### Task item
Taking the listing below line by line, tally those that contain the string "site". Give the total alone.

### Records for the exercise
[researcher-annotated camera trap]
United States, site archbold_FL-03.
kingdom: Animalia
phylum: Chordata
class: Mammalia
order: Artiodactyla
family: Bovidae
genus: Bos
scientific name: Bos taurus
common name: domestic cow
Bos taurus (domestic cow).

==

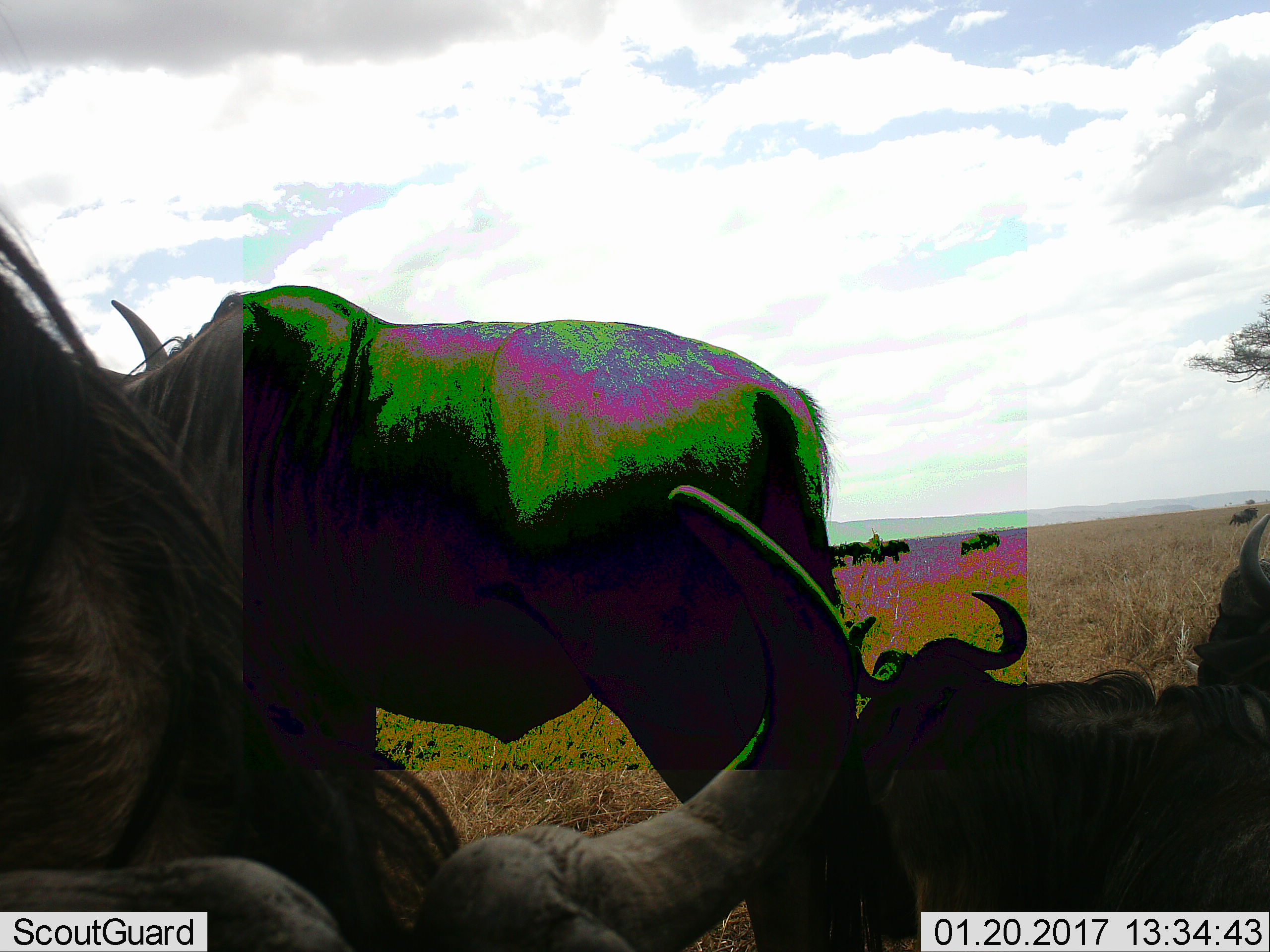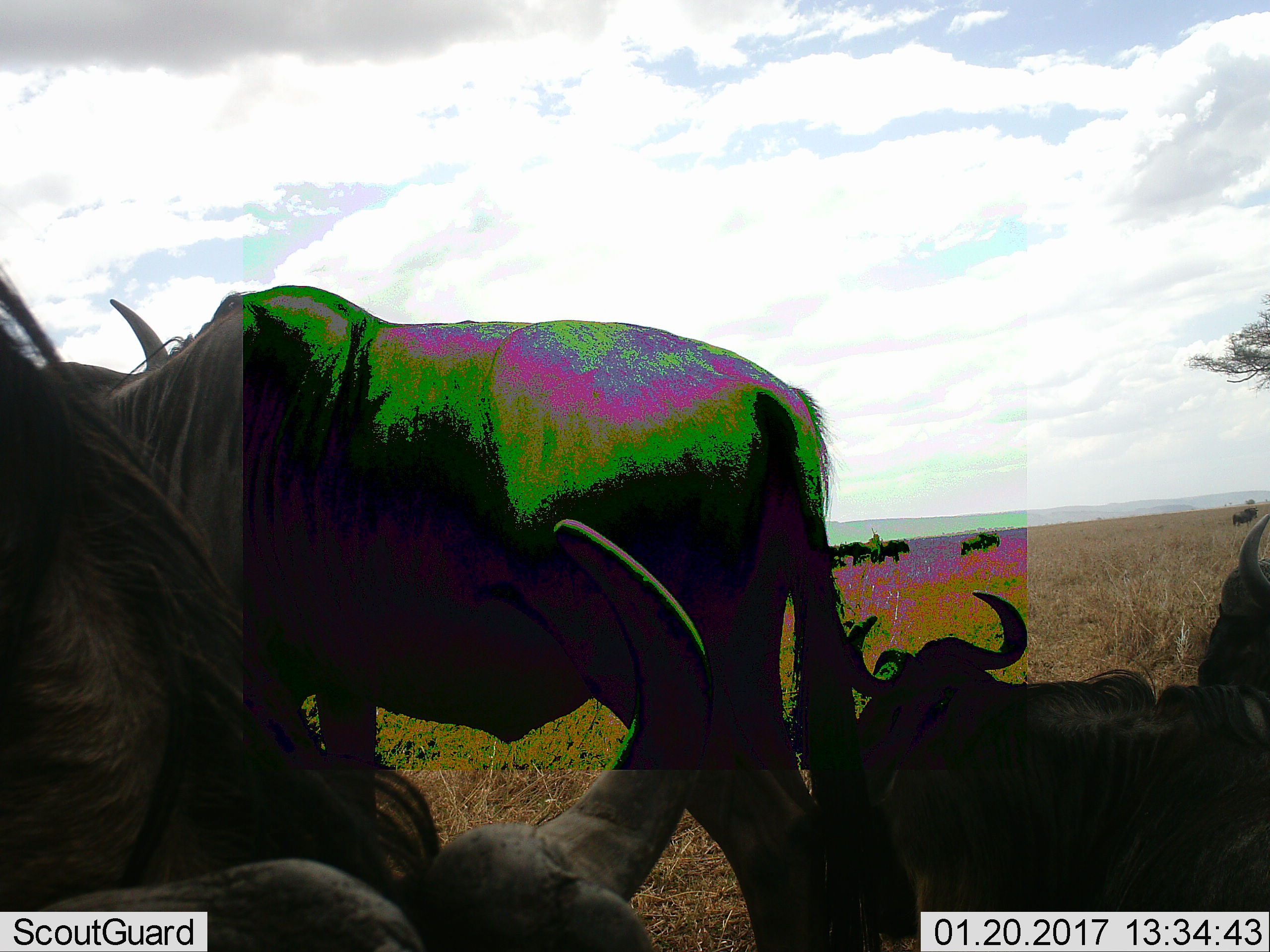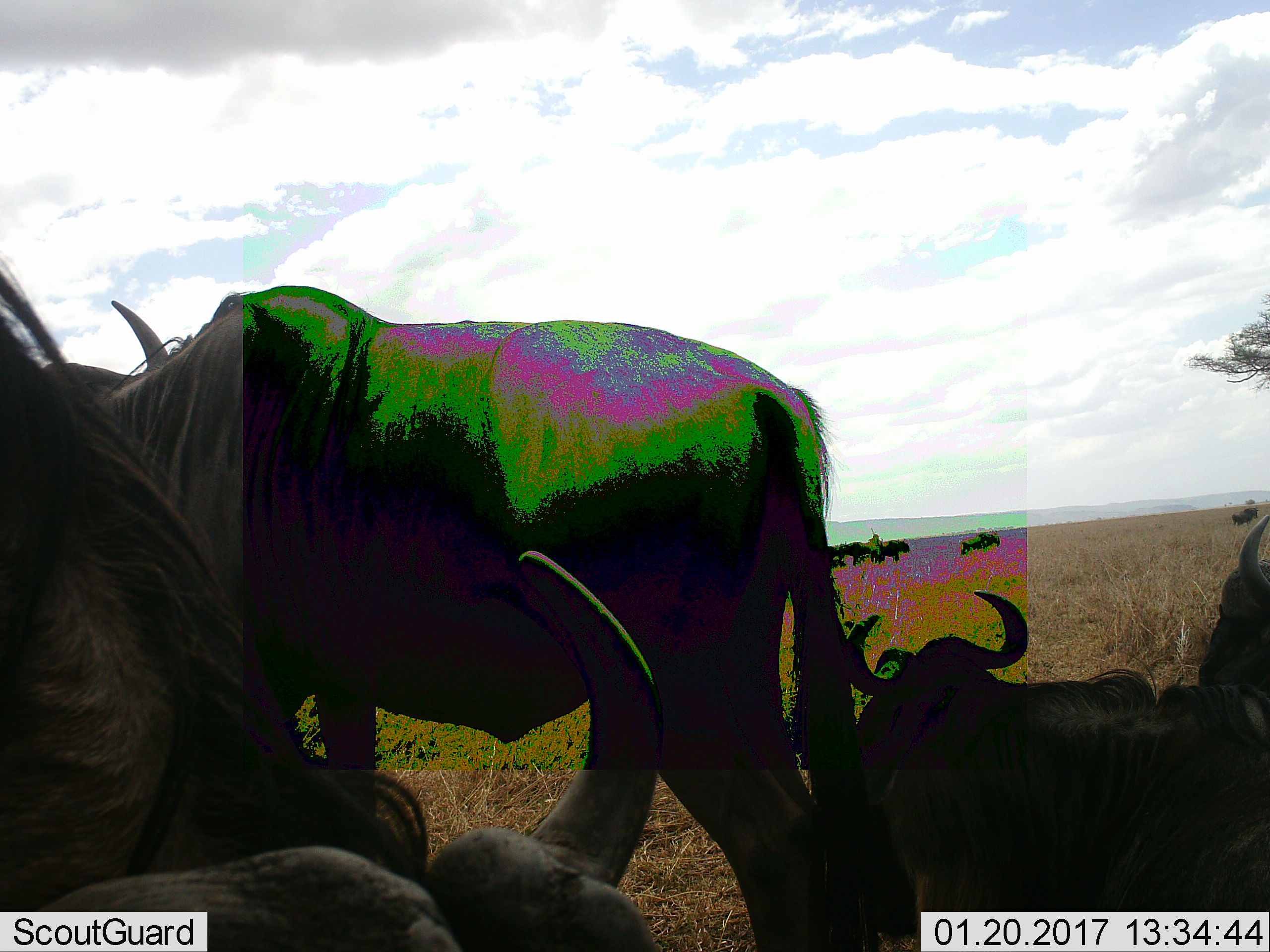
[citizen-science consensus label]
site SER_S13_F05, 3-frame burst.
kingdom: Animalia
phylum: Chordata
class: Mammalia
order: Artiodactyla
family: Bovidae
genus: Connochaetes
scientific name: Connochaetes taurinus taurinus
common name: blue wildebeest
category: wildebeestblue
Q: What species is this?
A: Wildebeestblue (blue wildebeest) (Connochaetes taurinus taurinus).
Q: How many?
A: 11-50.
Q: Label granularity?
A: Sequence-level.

### Solution to the problem
2